Numeric Sensors: Use correlation analysis to learn Gaussian distributions (Mean and Standard Deviation) for occupied and unoccupied states. Likelihoods are calculated dynamically at runtime using Gaussian PDFs.
Binary Sensors: Use duration-based analysis to calculate static probabilities directly from interval overlap durations. These are stored as prob_given_true and prob_given_false values.
Motion Sensors: Use configured static probabilities (not analyzed).

How Likelihoods Are Used in Real-Time Calculation¶

During real-time probability calculation, likelihoods are retrieved differently based on sensor type.

Numeric Sensors: Dynamic PDF Calculation¶

For numeric sensors with learned Gaussian parameters, the system calculates two probability densities dynamically:

\[ f(x) = \frac{1}{\sigma\sqrt{2\pi}} e^{-\frac{1}{2}(\frac{x-\mu}{\sigma})^2} \]

\(P(x | Occupied)\): Likelihood of current value \(x\) given the "Occupied" distribution.
\(P(x | Unoccupied)\): Likelihood of current value \(x\) given the "Unoccupied" distribution.

If the sensor state is unavailable (e.g., "unknown"), the system uses a representative value (average of occupied and unoccupied means) to calculate probabilities.

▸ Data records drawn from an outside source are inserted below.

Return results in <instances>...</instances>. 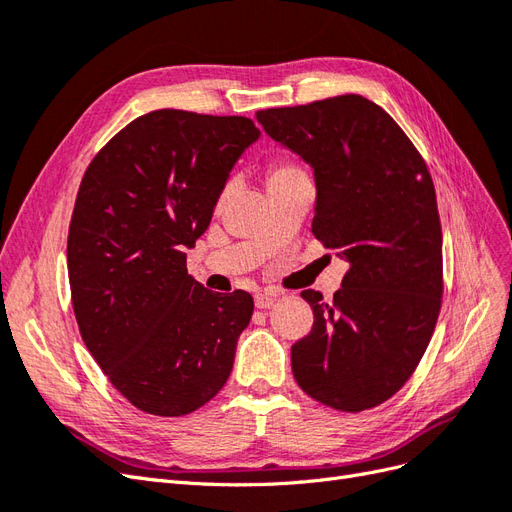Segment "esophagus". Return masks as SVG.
<instances>
[{"instance_id": "obj_1", "label": "esophagus", "mask_w": 512, "mask_h": 512, "mask_svg": "<svg viewBox=\"0 0 512 512\" xmlns=\"http://www.w3.org/2000/svg\"><path fill=\"white\" fill-rule=\"evenodd\" d=\"M277 301V294H269V292H258L254 297V303L258 309H269L273 307Z\"/></svg>"}]
</instances>
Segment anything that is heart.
Here are the masks:
<instances>
[{
	"instance_id": "obj_1",
	"label": "heart",
	"mask_w": 512,
	"mask_h": 512,
	"mask_svg": "<svg viewBox=\"0 0 512 512\" xmlns=\"http://www.w3.org/2000/svg\"><path fill=\"white\" fill-rule=\"evenodd\" d=\"M301 170L297 166H292L288 162H275L269 168V175H267V183H275V181H282V179H290V177H299Z\"/></svg>"
}]
</instances>
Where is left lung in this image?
Instances as JSON below:
<instances>
[{
    "label": "left lung",
    "mask_w": 512,
    "mask_h": 512,
    "mask_svg": "<svg viewBox=\"0 0 512 512\" xmlns=\"http://www.w3.org/2000/svg\"><path fill=\"white\" fill-rule=\"evenodd\" d=\"M256 119L314 170L312 232L348 262L333 301L301 292L314 327L290 350L294 380L329 408H374L412 376L440 314L442 228L429 170L393 117L363 96L267 108Z\"/></svg>",
    "instance_id": "8db88e82"
}]
</instances>
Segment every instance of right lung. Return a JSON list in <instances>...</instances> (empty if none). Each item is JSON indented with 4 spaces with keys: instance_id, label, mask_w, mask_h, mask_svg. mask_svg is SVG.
<instances>
[{
    "instance_id": "add662e5",
    "label": "right lung",
    "mask_w": 512,
    "mask_h": 512,
    "mask_svg": "<svg viewBox=\"0 0 512 512\" xmlns=\"http://www.w3.org/2000/svg\"><path fill=\"white\" fill-rule=\"evenodd\" d=\"M247 117L162 108L91 160L68 232L72 307L87 350L132 406L183 416L226 384L250 292H211L185 269L243 151Z\"/></svg>"
}]
</instances>
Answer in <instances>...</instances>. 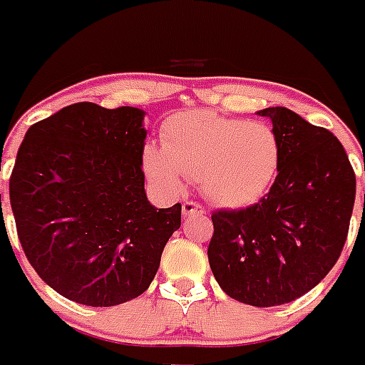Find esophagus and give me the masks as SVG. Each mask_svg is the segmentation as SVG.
Returning a JSON list of instances; mask_svg holds the SVG:
<instances>
[{"mask_svg":"<svg viewBox=\"0 0 365 365\" xmlns=\"http://www.w3.org/2000/svg\"><path fill=\"white\" fill-rule=\"evenodd\" d=\"M182 210H183V216H205L206 210L205 206L197 205L193 200H185L182 205Z\"/></svg>","mask_w":365,"mask_h":365,"instance_id":"obj_1","label":"esophagus"}]
</instances>
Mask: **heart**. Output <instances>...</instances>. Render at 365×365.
<instances>
[{"label":"heart","mask_w":365,"mask_h":365,"mask_svg":"<svg viewBox=\"0 0 365 365\" xmlns=\"http://www.w3.org/2000/svg\"><path fill=\"white\" fill-rule=\"evenodd\" d=\"M163 148L143 149V170L168 191L183 176L199 182L206 199L242 208L271 189L280 170L282 142L269 121H244L214 111H183L160 132Z\"/></svg>","instance_id":"b5f03b06"}]
</instances>
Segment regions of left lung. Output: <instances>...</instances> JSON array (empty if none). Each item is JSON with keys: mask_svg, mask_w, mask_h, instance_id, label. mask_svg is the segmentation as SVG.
Masks as SVG:
<instances>
[{"mask_svg": "<svg viewBox=\"0 0 365 365\" xmlns=\"http://www.w3.org/2000/svg\"><path fill=\"white\" fill-rule=\"evenodd\" d=\"M282 142L269 193L240 210L212 214L208 261L220 288L254 307L284 305L322 280L349 235L356 176L329 130L288 108L257 111Z\"/></svg>", "mask_w": 365, "mask_h": 365, "instance_id": "8db88e82", "label": "left lung"}]
</instances>
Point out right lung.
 I'll return each mask as SVG.
<instances>
[{
	"label": "right lung",
	"instance_id": "right-lung-1",
	"mask_svg": "<svg viewBox=\"0 0 365 365\" xmlns=\"http://www.w3.org/2000/svg\"><path fill=\"white\" fill-rule=\"evenodd\" d=\"M145 111L79 102L28 128L9 199L30 265L66 299L113 307L142 295L182 225L143 189ZM1 206V195H0Z\"/></svg>",
	"mask_w": 365,
	"mask_h": 365
}]
</instances>
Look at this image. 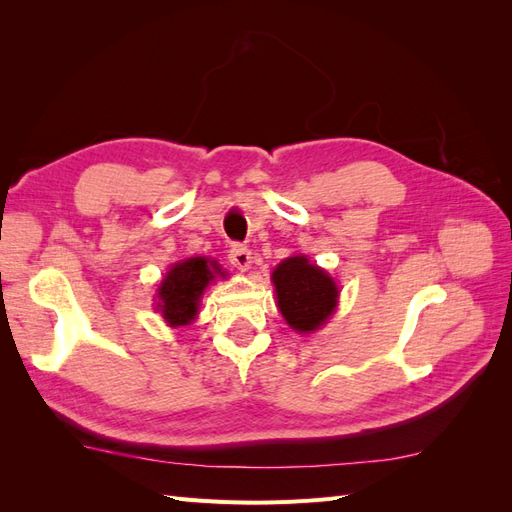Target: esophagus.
<instances>
[{
	"instance_id": "esophagus-1",
	"label": "esophagus",
	"mask_w": 512,
	"mask_h": 512,
	"mask_svg": "<svg viewBox=\"0 0 512 512\" xmlns=\"http://www.w3.org/2000/svg\"><path fill=\"white\" fill-rule=\"evenodd\" d=\"M228 260H230L232 265H235L237 269L245 271V269H250V265H252V252L247 250L245 245L235 243V245H230V250H228Z\"/></svg>"
}]
</instances>
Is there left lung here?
Here are the masks:
<instances>
[{
    "label": "left lung",
    "instance_id": "8db88e82",
    "mask_svg": "<svg viewBox=\"0 0 512 512\" xmlns=\"http://www.w3.org/2000/svg\"><path fill=\"white\" fill-rule=\"evenodd\" d=\"M273 286L277 307L297 333H314L331 318L339 288L333 277L312 265L307 256H290L275 267Z\"/></svg>",
    "mask_w": 512,
    "mask_h": 512
}]
</instances>
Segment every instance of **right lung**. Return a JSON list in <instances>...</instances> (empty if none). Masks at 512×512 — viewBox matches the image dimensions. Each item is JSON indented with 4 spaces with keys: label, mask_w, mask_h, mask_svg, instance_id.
<instances>
[{
    "label": "right lung",
    "mask_w": 512,
    "mask_h": 512,
    "mask_svg": "<svg viewBox=\"0 0 512 512\" xmlns=\"http://www.w3.org/2000/svg\"><path fill=\"white\" fill-rule=\"evenodd\" d=\"M215 275H224L222 267L203 256L181 260L168 269L158 288V312L168 327H185L198 316L200 299Z\"/></svg>",
    "instance_id": "1"
}]
</instances>
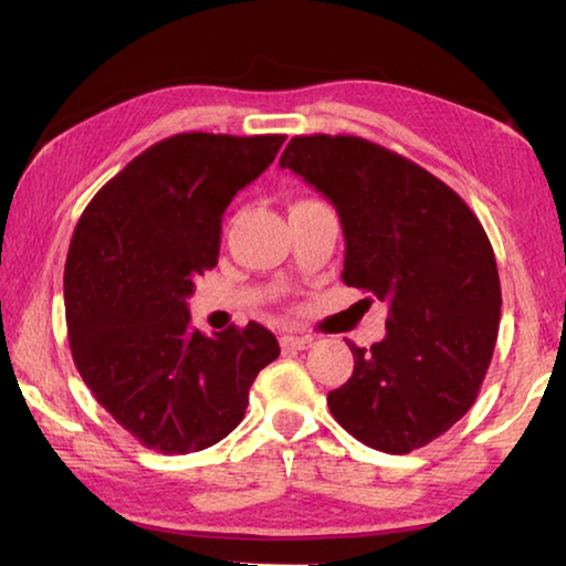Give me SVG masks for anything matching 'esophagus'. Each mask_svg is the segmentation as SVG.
Masks as SVG:
<instances>
[{
  "label": "esophagus",
  "instance_id": "1",
  "mask_svg": "<svg viewBox=\"0 0 566 566\" xmlns=\"http://www.w3.org/2000/svg\"><path fill=\"white\" fill-rule=\"evenodd\" d=\"M280 342H282L284 349L302 352V349H310V347H312L314 337H300V334H284V337H282Z\"/></svg>",
  "mask_w": 566,
  "mask_h": 566
}]
</instances>
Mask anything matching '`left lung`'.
<instances>
[{
    "label": "left lung",
    "instance_id": "8db88e82",
    "mask_svg": "<svg viewBox=\"0 0 566 566\" xmlns=\"http://www.w3.org/2000/svg\"><path fill=\"white\" fill-rule=\"evenodd\" d=\"M337 209L347 286L387 302V337L361 349L329 391L361 444L409 454L474 405L500 332L502 290L484 227L454 189L352 134L294 137L280 159Z\"/></svg>",
    "mask_w": 566,
    "mask_h": 566
}]
</instances>
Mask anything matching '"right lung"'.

Binary Sensors: Static Probabilities¶

For binary sensors (media, appliances, doors, windows), the system uses static probabilities calculated from duration-based analysis:

\(P(Active | Occupied)\): Probability that the sensor is active when the area is occupied.
\(P(Active | Unoccupied)\): Probability that the sensor is active when the area is unoccupied.

These values are stored directly and used regardless of the current sensor state.

Motion Sensors: Configured Probabilities¶

Motion sensors use the user-configured static probabilities set during area configuration.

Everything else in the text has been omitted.